Thursday, November 4, 2010

Week 5 EOC: Lawyers Looking for Fame

I have pretty strong feelings against lawyers, and after reading the article by Limpak it only served to fuel my fire. It is unfortunate, but doesn’t come as a surprise, that lawyers would take advantage of their client to help give themselves a leg up on other lawyers. “The Ethical Considerations are aspiration in character and represent the objectives toward which every member of the profession should strive. They constitute a body of principles upon which the lawyer can rely for guidance in many specific situations.” (http://www.law.cornell.edu/ethics) Using a client as a pawn in not in the best interest of the client and undermines the lawyers code of ethics.
In response to this heated topic of lawyers using their clients to achieve personal notoriety, Abeles wrote an article called Quite Desperation for his blog. “The upshot is not that clients should decline to add top Supreme Court practitioners when presented with the opportunity to put one to a case. Rather, it's that clients must do the homework. Think twice.” (http://quietdesperationblawg.blogspot.com/2010/10/supreme-court-practices-turks-clerks.html) Translated, Abeles is saying that the client seeking representation should try to evaluate if their “high priced lawyer who’s working for free” has any personal stakes behind the pro-bono work.
Usually these types of cases that lawyers are going after, represent a poor client.

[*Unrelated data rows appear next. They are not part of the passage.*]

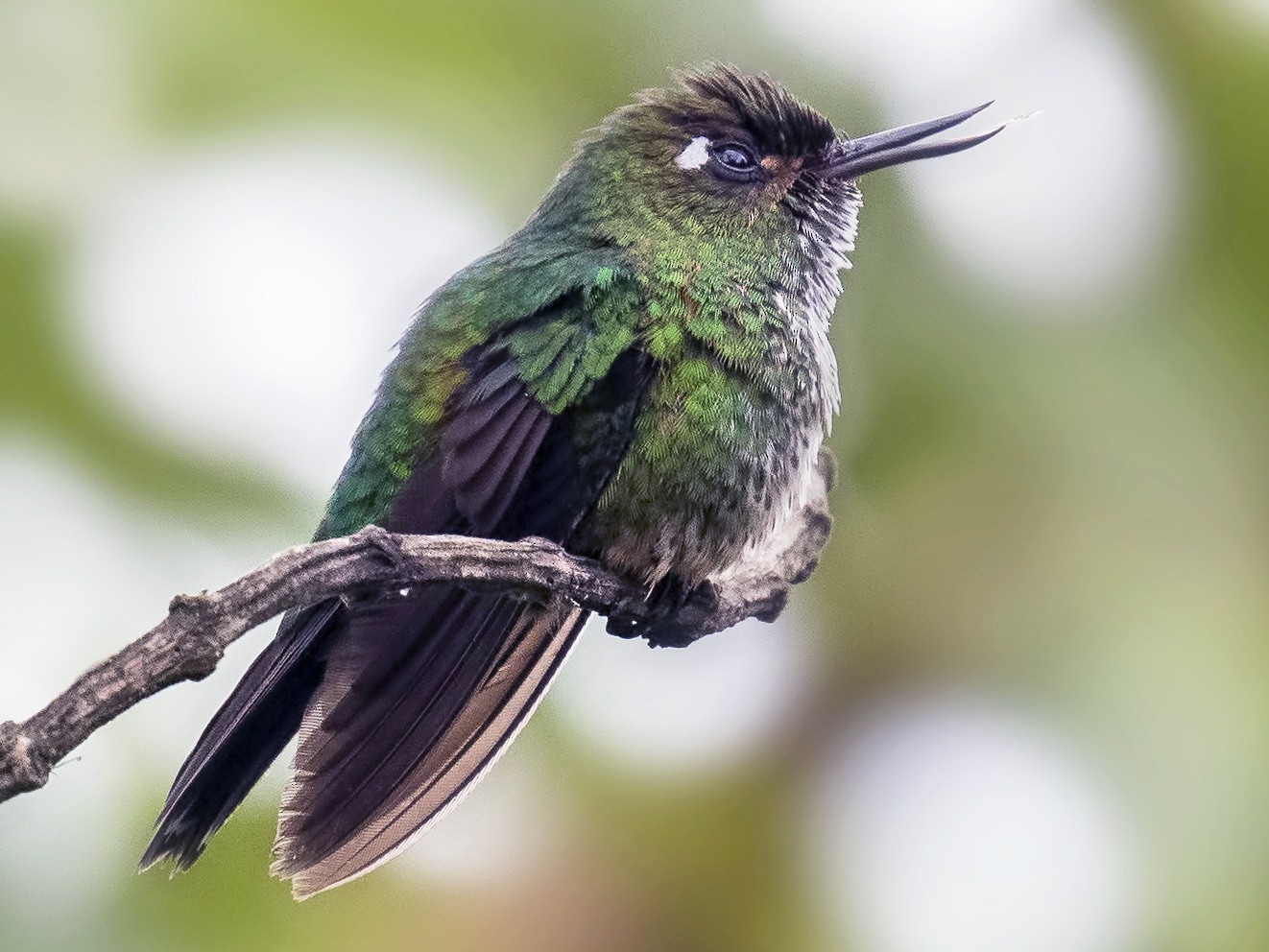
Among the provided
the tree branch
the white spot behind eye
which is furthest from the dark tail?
the white spot behind eye

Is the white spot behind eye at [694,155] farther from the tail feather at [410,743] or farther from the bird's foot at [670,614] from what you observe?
the tail feather at [410,743]

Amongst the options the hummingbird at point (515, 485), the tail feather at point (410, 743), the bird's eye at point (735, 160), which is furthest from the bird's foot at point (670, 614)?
the bird's eye at point (735, 160)

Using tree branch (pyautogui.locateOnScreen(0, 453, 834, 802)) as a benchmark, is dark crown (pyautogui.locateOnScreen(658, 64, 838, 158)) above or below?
above

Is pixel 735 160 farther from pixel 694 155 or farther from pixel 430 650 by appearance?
pixel 430 650

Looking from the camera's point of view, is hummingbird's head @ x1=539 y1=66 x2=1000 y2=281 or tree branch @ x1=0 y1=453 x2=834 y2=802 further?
hummingbird's head @ x1=539 y1=66 x2=1000 y2=281

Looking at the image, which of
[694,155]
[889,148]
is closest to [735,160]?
[694,155]

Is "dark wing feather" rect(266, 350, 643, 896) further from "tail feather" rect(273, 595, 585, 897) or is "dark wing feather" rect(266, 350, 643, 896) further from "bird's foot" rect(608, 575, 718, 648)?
"bird's foot" rect(608, 575, 718, 648)

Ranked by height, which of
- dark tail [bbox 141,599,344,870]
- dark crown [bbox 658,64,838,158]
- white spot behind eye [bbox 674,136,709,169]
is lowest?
dark tail [bbox 141,599,344,870]
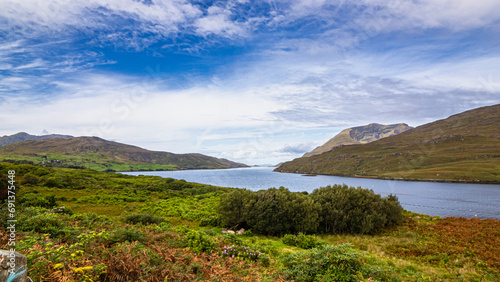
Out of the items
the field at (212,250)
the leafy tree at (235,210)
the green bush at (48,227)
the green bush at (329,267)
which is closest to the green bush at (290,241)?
the field at (212,250)

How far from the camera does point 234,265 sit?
25.0 ft

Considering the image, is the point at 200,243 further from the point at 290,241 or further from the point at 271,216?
the point at 271,216

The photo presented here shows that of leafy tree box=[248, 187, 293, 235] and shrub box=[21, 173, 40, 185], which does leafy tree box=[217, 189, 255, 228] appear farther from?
shrub box=[21, 173, 40, 185]

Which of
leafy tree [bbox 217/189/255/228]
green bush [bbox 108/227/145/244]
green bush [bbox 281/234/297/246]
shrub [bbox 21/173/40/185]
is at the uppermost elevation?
green bush [bbox 108/227/145/244]

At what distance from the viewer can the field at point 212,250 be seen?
5117 millimetres

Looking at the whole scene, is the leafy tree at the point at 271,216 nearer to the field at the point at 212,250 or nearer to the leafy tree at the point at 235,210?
the leafy tree at the point at 235,210

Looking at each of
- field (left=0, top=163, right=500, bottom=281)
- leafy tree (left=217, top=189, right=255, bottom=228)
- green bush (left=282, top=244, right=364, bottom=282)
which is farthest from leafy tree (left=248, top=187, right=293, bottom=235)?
green bush (left=282, top=244, right=364, bottom=282)

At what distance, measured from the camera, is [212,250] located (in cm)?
970

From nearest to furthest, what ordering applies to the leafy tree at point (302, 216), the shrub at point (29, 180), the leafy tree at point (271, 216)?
the leafy tree at point (271, 216) < the leafy tree at point (302, 216) < the shrub at point (29, 180)

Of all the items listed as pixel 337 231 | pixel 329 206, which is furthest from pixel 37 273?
pixel 337 231

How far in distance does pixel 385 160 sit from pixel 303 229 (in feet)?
667

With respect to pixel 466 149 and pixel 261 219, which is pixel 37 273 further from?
pixel 466 149

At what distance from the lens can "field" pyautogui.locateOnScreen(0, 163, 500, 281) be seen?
512 cm

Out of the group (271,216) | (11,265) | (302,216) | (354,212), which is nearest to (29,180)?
(271,216)
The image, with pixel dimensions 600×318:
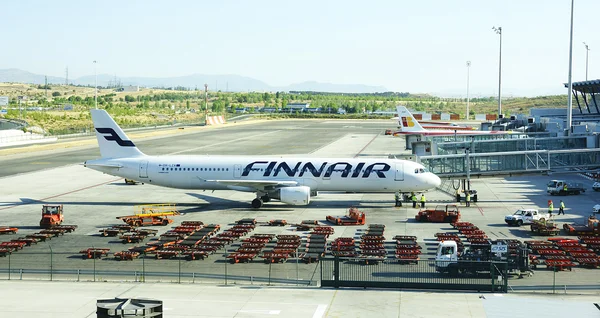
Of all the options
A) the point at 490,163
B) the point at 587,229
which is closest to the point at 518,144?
the point at 490,163

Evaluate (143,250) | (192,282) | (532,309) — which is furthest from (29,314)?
(532,309)

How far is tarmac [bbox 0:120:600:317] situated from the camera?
3281 centimetres

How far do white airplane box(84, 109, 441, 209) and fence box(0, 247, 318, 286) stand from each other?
17.6 m

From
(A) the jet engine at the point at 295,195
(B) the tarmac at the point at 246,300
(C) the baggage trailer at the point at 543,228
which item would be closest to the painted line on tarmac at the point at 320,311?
(B) the tarmac at the point at 246,300

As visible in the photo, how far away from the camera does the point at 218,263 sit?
1714 inches

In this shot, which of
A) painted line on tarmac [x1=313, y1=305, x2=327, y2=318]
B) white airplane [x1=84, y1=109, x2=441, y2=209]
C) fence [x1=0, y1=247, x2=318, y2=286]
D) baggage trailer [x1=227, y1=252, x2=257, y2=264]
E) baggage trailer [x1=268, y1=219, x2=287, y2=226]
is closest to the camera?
painted line on tarmac [x1=313, y1=305, x2=327, y2=318]

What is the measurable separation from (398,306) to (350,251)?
12446 millimetres

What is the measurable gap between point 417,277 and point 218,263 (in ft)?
41.3

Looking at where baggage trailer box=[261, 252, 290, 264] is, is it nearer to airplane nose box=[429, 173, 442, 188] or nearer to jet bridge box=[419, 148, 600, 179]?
airplane nose box=[429, 173, 442, 188]

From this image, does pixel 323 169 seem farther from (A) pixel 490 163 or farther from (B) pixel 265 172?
(A) pixel 490 163

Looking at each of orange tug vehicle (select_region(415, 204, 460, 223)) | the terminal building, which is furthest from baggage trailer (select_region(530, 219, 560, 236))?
the terminal building

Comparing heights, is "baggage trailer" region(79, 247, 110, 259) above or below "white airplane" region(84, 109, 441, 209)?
below

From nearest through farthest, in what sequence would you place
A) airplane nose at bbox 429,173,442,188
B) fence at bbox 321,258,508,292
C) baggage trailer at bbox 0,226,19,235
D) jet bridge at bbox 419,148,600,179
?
fence at bbox 321,258,508,292 < baggage trailer at bbox 0,226,19,235 < airplane nose at bbox 429,173,442,188 < jet bridge at bbox 419,148,600,179

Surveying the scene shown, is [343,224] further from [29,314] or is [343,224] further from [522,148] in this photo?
[522,148]
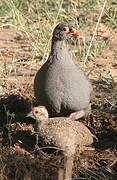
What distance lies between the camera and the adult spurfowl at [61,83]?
566 cm

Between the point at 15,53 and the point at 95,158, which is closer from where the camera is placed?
the point at 95,158

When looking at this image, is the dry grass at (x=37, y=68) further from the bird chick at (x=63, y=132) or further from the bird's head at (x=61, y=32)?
the bird's head at (x=61, y=32)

These clients typically don’t have much education and definitely can’t afford to hire a good lawyer. When you put these together, it’s a recipe for disaster. To use a metaphor, it is like partnerin an injured deer with a mountain lion; the deer is simply being slaughtered and has no power against the lion.
The solution might perhaps be to limit how a lawyer can collect his fee when representing a poor client’s high profile case to the Supreme Court. If a lawyer is limited on how much they can retain from a settlement, the questions begs, would an attorney ever take a chance to represent a client where after it’s all said and done the lawyers might not be compensated appropriately? “The decision leaves public interest advocates worried that it will become more difficult to find attorneys willing to take on important—but often far less lucrative—cases.” (http://www.aarp.org/politics-society/rights/info-04-2010/supreme_court_fee_bonuses.html) This is definitely a difficult question to answer, and does nothing but give lawyers a bad name. But then again, what’s new with that?

Works Cited:
Supreme Court Clarifies Fee Bonuses for Underdogs’ Lawyers. Yeager. 2010.
American Legal Ethics Library. http://www.law.cornell.edu/ethics/
Supreme Court Practice's Turks, Clerks, and Quirks. Blog: Scott Abeles. October 19, 2010.